* Challenge *
Rewrite the entries below with every "white plaster wall" changed to "plaster wall" and nothing else altered.

* Dataset records *
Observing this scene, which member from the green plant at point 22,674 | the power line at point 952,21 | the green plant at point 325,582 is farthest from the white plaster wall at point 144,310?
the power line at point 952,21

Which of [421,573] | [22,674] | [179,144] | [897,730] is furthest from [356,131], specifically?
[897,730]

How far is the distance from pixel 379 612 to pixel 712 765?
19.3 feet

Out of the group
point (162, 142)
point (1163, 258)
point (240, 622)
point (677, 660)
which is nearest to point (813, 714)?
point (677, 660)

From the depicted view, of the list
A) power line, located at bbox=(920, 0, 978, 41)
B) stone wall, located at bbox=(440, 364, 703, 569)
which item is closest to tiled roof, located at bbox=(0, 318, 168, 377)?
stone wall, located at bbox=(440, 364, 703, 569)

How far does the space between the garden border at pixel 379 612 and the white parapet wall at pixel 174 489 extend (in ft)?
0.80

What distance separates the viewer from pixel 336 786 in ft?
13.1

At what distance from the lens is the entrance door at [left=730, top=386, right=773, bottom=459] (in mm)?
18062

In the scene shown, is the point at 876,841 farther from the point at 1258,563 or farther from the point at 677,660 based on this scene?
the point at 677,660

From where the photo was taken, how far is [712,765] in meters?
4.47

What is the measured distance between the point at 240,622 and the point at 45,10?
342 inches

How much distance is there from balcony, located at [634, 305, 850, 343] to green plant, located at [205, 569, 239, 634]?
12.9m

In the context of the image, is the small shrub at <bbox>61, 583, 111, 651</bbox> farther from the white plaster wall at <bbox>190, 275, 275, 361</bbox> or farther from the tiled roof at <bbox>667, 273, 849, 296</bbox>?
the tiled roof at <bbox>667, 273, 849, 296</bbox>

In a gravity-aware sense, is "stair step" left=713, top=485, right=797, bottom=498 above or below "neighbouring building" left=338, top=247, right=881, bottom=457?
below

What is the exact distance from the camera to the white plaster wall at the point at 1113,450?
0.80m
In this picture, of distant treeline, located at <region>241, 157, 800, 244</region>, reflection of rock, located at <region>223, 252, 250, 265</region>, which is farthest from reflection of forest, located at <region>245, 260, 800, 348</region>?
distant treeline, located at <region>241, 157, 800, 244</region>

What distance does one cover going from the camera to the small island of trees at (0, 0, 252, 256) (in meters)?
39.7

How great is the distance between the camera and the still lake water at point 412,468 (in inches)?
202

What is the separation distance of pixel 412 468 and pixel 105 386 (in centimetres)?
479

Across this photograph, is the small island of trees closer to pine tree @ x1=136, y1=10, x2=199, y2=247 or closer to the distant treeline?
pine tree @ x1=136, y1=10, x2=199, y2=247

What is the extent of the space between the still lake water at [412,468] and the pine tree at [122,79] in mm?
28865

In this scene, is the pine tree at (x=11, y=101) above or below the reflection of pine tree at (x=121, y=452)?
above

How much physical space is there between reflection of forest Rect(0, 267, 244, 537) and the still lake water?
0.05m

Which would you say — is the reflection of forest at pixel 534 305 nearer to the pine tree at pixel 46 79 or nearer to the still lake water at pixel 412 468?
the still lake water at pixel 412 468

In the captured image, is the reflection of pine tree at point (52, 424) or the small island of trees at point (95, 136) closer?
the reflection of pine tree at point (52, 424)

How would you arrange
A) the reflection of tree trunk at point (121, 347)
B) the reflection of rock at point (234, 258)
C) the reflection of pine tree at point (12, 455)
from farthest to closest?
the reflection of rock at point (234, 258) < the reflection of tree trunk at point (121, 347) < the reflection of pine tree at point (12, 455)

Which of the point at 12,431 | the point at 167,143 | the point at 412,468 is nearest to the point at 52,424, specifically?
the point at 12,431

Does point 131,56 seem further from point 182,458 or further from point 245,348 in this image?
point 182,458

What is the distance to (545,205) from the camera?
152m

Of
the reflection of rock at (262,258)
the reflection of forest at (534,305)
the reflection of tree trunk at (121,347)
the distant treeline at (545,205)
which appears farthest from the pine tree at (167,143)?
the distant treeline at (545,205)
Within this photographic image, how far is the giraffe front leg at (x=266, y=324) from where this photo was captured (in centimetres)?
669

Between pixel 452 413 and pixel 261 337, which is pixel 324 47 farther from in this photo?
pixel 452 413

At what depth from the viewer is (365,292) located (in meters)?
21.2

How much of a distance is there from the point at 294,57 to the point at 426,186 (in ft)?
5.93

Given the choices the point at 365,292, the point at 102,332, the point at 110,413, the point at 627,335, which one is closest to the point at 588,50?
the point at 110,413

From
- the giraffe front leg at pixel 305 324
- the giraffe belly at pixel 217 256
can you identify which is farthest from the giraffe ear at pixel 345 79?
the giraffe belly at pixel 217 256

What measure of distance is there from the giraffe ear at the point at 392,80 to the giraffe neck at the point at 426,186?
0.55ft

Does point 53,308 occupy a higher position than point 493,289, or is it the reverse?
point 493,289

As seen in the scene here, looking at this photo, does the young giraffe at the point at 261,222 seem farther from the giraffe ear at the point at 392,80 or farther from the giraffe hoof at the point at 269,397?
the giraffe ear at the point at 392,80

* Full solution *
Observing this scene, which member from the green plant at point 22,674 | the power line at point 952,21 | the green plant at point 325,582 is farthest from the plaster wall at point 144,310?
the power line at point 952,21

Which of [421,573] | [22,674] | [179,144] | [897,730] is furthest from [356,131], specifically?
[897,730]

How far is the distance from pixel 379 612 to pixel 712 765?
19.3 feet

Out of the group
point (162, 142)
point (1163, 258)
point (240, 622)
point (677, 660)
which is nearest to point (813, 714)?
point (677, 660)

From the depicted view, of the list
A) power line, located at bbox=(920, 0, 978, 41)
B) stone wall, located at bbox=(440, 364, 703, 569)
which item is closest to tiled roof, located at bbox=(0, 318, 168, 377)?
stone wall, located at bbox=(440, 364, 703, 569)

How far does the space between the garden border at pixel 379 612 and the white parapet wall at pixel 174 489 extend (in ft)?
0.80

What distance separates the viewer from pixel 336 786 in ft?
13.1

At what distance from the lens is the entrance door at [left=730, top=386, right=773, bottom=459] (in mm)?
18062

In the scene shown, is the point at 876,841 farther from the point at 1258,563 or farther from the point at 677,660 based on this scene?
the point at 677,660

From where the photo was taken, how far is [712,765] in meters?
4.47

What is the measured distance between the point at 240,622 and the point at 45,10?
342 inches

How much distance is there from balcony, located at [634, 305, 850, 343] to green plant, located at [205, 569, 239, 634]?
12.9m

In the context of the image, is the small shrub at <bbox>61, 583, 111, 651</bbox> farther from the plaster wall at <bbox>190, 275, 275, 361</bbox> or farther from the tiled roof at <bbox>667, 273, 849, 296</bbox>?
the tiled roof at <bbox>667, 273, 849, 296</bbox>

In a gravity-aware sense, is "stair step" left=713, top=485, right=797, bottom=498 above or below "neighbouring building" left=338, top=247, right=881, bottom=457?
below

What is the exact distance from the camera to the plaster wall at the point at 1113,450?
0.80m
In this picture, of distant treeline, located at <region>241, 157, 800, 244</region>, reflection of rock, located at <region>223, 252, 250, 265</region>, which is farthest from reflection of forest, located at <region>245, 260, 800, 348</region>?
distant treeline, located at <region>241, 157, 800, 244</region>

What distance does one cover going from the camera to the small island of trees at (0, 0, 252, 256) (in meters)?
39.7

How great is the distance between the camera and the still lake water at point 412,468 (in inches)?
202

What is the separation distance of pixel 412 468 and pixel 105 386 (in centimetres)?
479

Across this photograph, is the small island of trees closer to pine tree @ x1=136, y1=10, x2=199, y2=247 or closer to the distant treeline?
pine tree @ x1=136, y1=10, x2=199, y2=247

What is the extent of the space between the still lake water at [412,468] and the pine tree at [122,79] in mm?
28865

In this scene, is the pine tree at (x=11, y=101) above or below the reflection of pine tree at (x=121, y=452)?
above

How much physical space is there between reflection of forest Rect(0, 267, 244, 537) and the still lake water?
0.05m

Which would you say — is the reflection of forest at pixel 534 305 nearer to the pine tree at pixel 46 79 or nearer to the still lake water at pixel 412 468?
the still lake water at pixel 412 468

In the captured image, is the reflection of pine tree at point (52, 424) or the small island of trees at point (95, 136) closer?
the reflection of pine tree at point (52, 424)

How would you arrange
A) the reflection of tree trunk at point (121, 347)
B) the reflection of rock at point (234, 258)
C) the reflection of pine tree at point (12, 455)
from farthest to closest?
the reflection of rock at point (234, 258) < the reflection of tree trunk at point (121, 347) < the reflection of pine tree at point (12, 455)

Which of the point at 12,431 | the point at 167,143 | the point at 412,468 is nearest to the point at 52,424, specifically?
the point at 12,431

Does point 131,56 seem further from point 182,458 or further from point 245,348 in this image?
point 182,458

What is the distance to (545,205) from the camera?
152m

Of
the reflection of rock at (262,258)
the reflection of forest at (534,305)
the reflection of tree trunk at (121,347)
the distant treeline at (545,205)
which appears farthest from the pine tree at (167,143)?
the distant treeline at (545,205)
Within this photographic image, how far is the giraffe front leg at (x=266, y=324) from where this photo was captured (in centimetres)?
669

Between pixel 452 413 and pixel 261 337, which is pixel 324 47 farther from in this photo?
pixel 452 413

At what depth from the viewer is (365,292) located (in meters)?
21.2

How much of a distance is there from the point at 294,57 to the point at 426,186 (in ft)?
5.93

Given the choices the point at 365,292, the point at 102,332, the point at 110,413, the point at 627,335, which one is closest to the point at 588,50?
the point at 110,413

From
- the giraffe front leg at pixel 305 324
- the giraffe belly at pixel 217 256
can you identify which is farthest from the giraffe ear at pixel 345 79?
the giraffe belly at pixel 217 256

What measure of distance is there from the giraffe ear at the point at 392,80 to the giraffe neck at the point at 426,186?
0.55ft

Does point 53,308 occupy a higher position than point 493,289, or is it the reverse?
point 493,289

As seen in the scene here, looking at this photo, does the young giraffe at the point at 261,222 seem farther from the giraffe ear at the point at 392,80 or farther from the giraffe hoof at the point at 269,397?
the giraffe ear at the point at 392,80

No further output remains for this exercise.